----- Reading text
= Independent candidates in the 1969 Manitoba provincial election =

There were five independent candidates in the 1969 Manitoba provincial election. One independent candidate, Gordon Beard, was elected to the Legislative Assembly of Manitoba for the northern electoral division of Churchill. Information about other candidates (including independent candidates who ran in by-elections between 1969 and 1973) may be found on this page.

==By-election candidates==

===St. Vital, 5 April 1971: Samuel Bordman===

Samuel Bordman was a wireless operator with the Department of Transport, and a frequent candidate for public office in Winnipeg in the 1960s and early 1970s. He was a longtime supporter of a referendum on the Metropolitan Corporation of Greater Winnipeg.
----------
----- Raw records
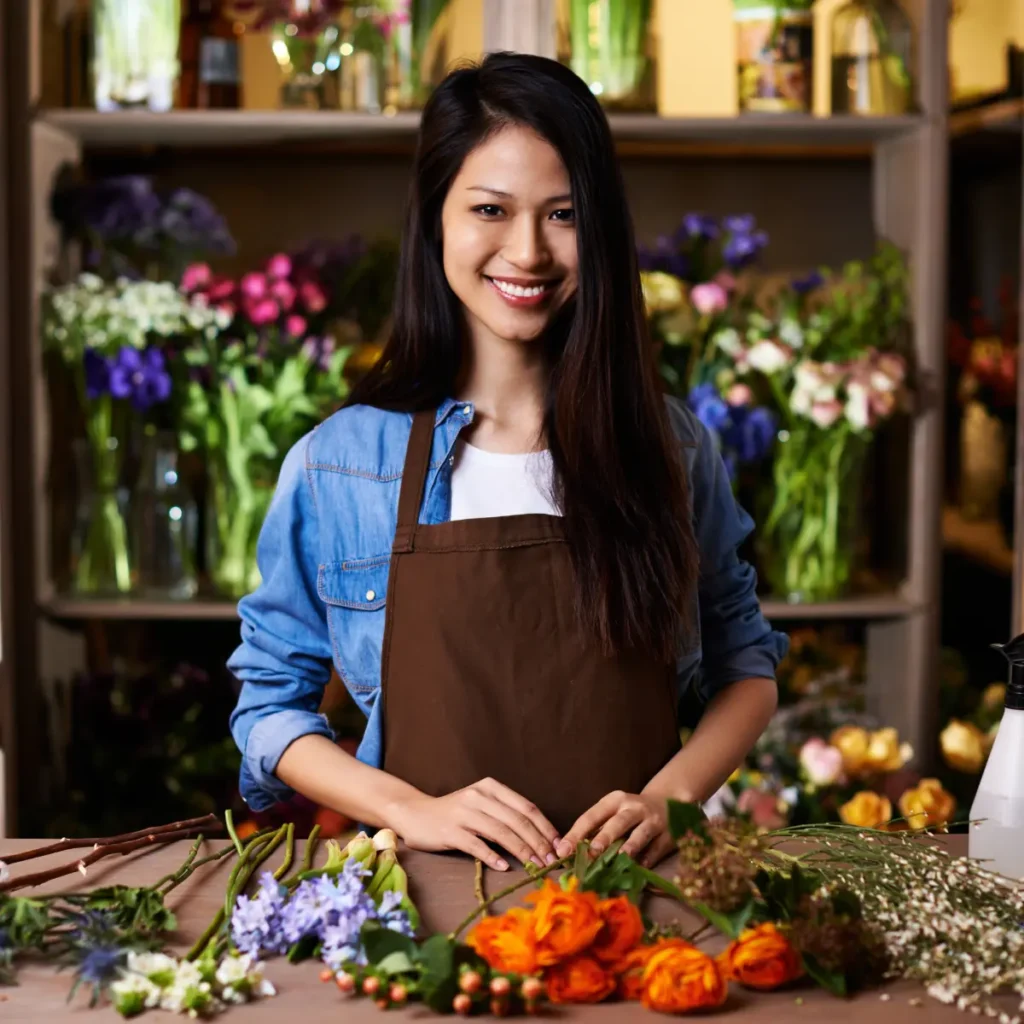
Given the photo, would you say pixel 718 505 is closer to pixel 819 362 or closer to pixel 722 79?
pixel 819 362

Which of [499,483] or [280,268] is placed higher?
[280,268]

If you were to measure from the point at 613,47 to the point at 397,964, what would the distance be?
1.80 meters

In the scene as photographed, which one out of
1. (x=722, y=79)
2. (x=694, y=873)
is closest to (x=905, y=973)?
(x=694, y=873)

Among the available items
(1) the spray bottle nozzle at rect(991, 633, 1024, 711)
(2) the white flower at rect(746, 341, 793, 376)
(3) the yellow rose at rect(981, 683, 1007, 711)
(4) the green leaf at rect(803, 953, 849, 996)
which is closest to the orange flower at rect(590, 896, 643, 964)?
(4) the green leaf at rect(803, 953, 849, 996)

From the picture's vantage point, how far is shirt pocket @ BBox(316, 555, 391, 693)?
4.58 feet

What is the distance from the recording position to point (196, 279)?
2285mm

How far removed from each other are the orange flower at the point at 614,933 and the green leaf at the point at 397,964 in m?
0.11

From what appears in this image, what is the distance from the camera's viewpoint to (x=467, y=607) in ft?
4.33

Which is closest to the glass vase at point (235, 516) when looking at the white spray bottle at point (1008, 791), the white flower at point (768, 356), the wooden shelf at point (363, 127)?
the wooden shelf at point (363, 127)

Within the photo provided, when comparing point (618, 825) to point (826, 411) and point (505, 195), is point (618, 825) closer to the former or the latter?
point (505, 195)

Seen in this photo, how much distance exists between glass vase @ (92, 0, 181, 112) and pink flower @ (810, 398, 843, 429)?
3.84 ft

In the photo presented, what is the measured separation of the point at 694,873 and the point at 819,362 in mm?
1596

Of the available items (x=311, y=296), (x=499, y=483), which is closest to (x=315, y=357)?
(x=311, y=296)

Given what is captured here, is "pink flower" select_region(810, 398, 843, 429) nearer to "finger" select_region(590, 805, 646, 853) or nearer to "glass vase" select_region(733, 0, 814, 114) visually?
"glass vase" select_region(733, 0, 814, 114)
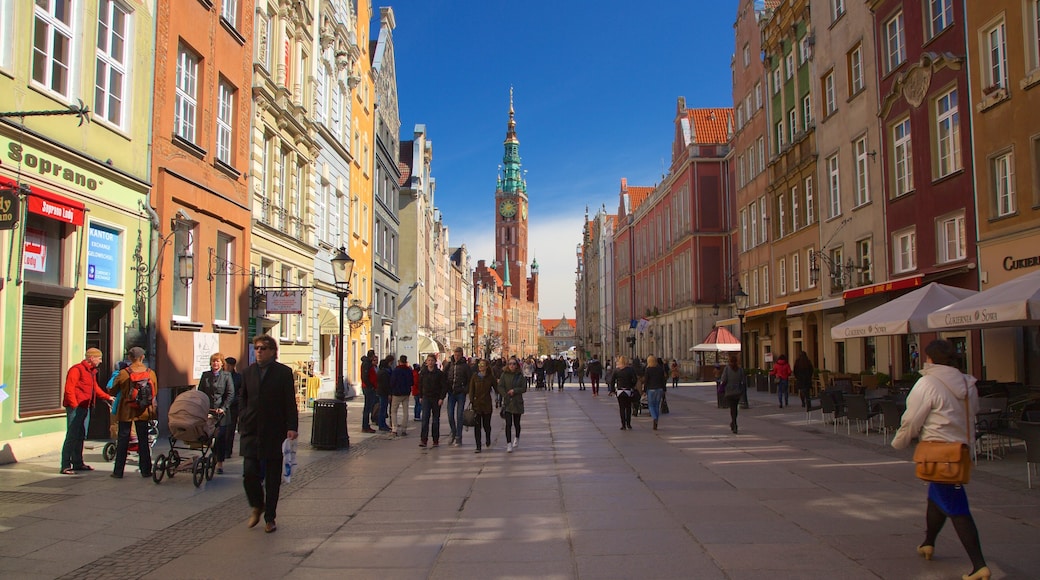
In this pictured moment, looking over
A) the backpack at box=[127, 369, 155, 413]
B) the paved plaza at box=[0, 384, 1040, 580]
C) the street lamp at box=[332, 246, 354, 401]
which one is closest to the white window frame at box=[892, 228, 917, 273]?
the paved plaza at box=[0, 384, 1040, 580]

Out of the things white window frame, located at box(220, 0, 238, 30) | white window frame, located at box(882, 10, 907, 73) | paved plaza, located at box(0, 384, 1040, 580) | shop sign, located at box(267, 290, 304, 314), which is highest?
white window frame, located at box(882, 10, 907, 73)

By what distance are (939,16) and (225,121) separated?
18.1m

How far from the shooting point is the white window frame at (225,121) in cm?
1914

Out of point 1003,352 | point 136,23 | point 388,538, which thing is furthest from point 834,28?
point 388,538

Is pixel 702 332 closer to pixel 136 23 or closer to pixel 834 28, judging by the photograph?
pixel 834 28

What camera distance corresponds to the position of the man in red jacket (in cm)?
1073

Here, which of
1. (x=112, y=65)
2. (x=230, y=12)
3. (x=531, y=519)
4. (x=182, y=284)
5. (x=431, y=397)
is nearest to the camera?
(x=531, y=519)

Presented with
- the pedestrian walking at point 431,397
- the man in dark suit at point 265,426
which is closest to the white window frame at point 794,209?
the pedestrian walking at point 431,397

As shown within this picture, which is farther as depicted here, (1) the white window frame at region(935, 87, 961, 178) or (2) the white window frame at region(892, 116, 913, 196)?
(2) the white window frame at region(892, 116, 913, 196)

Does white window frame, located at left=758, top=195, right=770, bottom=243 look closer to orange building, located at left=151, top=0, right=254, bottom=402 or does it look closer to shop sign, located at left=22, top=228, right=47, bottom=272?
orange building, located at left=151, top=0, right=254, bottom=402

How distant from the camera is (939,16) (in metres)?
20.8

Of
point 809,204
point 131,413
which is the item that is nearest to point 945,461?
point 131,413

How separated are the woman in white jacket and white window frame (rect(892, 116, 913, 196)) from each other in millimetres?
18459

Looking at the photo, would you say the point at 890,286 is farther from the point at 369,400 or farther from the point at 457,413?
the point at 369,400
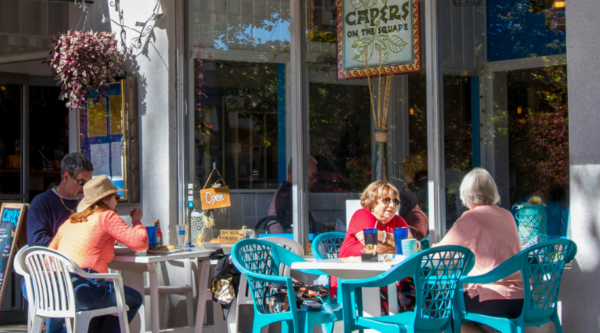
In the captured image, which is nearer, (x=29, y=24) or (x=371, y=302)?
(x=371, y=302)

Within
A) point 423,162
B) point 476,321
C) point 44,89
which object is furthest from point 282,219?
point 44,89

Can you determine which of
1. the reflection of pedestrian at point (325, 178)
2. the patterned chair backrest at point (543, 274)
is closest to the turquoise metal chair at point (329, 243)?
the reflection of pedestrian at point (325, 178)

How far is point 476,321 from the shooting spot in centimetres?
347

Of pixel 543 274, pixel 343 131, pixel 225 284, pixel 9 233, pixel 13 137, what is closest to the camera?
pixel 543 274

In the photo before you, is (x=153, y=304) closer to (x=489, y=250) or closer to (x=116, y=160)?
(x=116, y=160)

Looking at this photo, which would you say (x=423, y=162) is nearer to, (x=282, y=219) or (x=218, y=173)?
(x=282, y=219)

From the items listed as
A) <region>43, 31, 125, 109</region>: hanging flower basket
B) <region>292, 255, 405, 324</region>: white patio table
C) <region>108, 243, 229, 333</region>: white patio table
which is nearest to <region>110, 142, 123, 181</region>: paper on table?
<region>43, 31, 125, 109</region>: hanging flower basket

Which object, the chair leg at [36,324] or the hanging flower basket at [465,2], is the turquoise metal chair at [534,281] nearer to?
the hanging flower basket at [465,2]

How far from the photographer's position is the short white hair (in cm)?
379

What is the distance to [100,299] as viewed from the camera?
402cm

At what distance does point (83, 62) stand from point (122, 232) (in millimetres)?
2063

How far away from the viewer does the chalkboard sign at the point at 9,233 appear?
5.09m

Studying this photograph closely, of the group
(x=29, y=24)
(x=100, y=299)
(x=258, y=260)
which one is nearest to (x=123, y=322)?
(x=100, y=299)

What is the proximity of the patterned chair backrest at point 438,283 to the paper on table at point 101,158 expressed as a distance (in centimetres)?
356
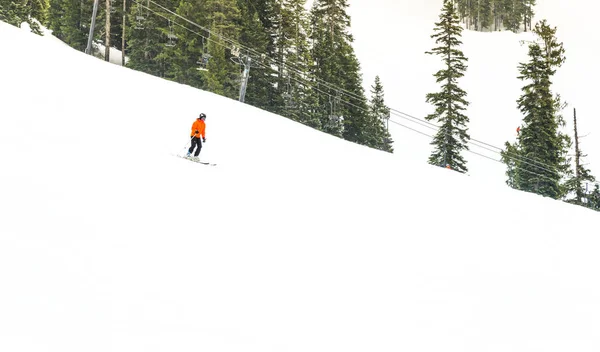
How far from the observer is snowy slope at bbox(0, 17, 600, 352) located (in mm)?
5637

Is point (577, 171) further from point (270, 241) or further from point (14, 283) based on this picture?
point (14, 283)

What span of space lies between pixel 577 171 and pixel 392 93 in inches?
1566

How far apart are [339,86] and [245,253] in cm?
3810

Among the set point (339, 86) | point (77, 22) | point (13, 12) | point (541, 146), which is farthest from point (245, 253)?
point (77, 22)

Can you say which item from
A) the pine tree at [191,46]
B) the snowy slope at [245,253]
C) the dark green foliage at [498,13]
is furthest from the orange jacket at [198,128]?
the dark green foliage at [498,13]

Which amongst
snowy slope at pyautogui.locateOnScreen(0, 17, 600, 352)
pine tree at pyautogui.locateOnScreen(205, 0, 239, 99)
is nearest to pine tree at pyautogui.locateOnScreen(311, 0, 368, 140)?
pine tree at pyautogui.locateOnScreen(205, 0, 239, 99)

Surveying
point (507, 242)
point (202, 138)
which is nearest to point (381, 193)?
point (507, 242)

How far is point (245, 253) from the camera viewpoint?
8.08 m

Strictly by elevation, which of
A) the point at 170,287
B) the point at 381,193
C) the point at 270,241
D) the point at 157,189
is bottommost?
the point at 170,287

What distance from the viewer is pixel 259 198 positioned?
1173cm

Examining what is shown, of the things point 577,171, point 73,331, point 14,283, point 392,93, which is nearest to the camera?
point 73,331

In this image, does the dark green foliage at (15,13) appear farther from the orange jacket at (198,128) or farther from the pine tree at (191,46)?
the orange jacket at (198,128)

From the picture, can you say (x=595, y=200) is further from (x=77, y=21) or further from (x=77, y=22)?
(x=77, y=22)

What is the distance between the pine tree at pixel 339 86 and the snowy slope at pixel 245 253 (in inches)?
1035
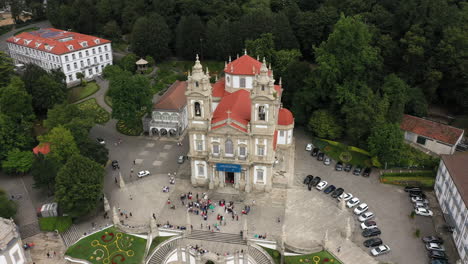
----------
■ Problems to solve
1. Echo the Manitoba election text word for word, in full.
2. List every line of the records that contains the string "spray".
The text and the records are unrelated material.

■ Solutions to each task
1.
= Independent candidates in the 1969 Manitoba provincial election =

There were five independent candidates in the 1969 Manitoba provincial election. One independent candidate, Gordon Beard, was elected to the Legislative Assembly of Manitoba for the northern electoral division of Churchill. Information about other candidates (including independent candidates who ran in by-elections between 1969 and 1973) may be found on this page.

==By-election candidates==

===St. Vital, 5 April 1971: Samuel Bordman===

Samuel Bordman was a wireless operator with the Department of Transport, and a frequent candidate for public office in Winnipeg in the 1960s and early 1970s. He was a longtime supporter of a referendum on the Metropolitan Corporation of Greater Winnipeg.

2.
(1) the spray bottle nozzle at rect(991, 633, 1024, 711)
Which is closest to the glass vase at point (235, 516) when looking at the white spray bottle at point (1008, 791), the white flower at point (768, 356), the wooden shelf at point (363, 127)?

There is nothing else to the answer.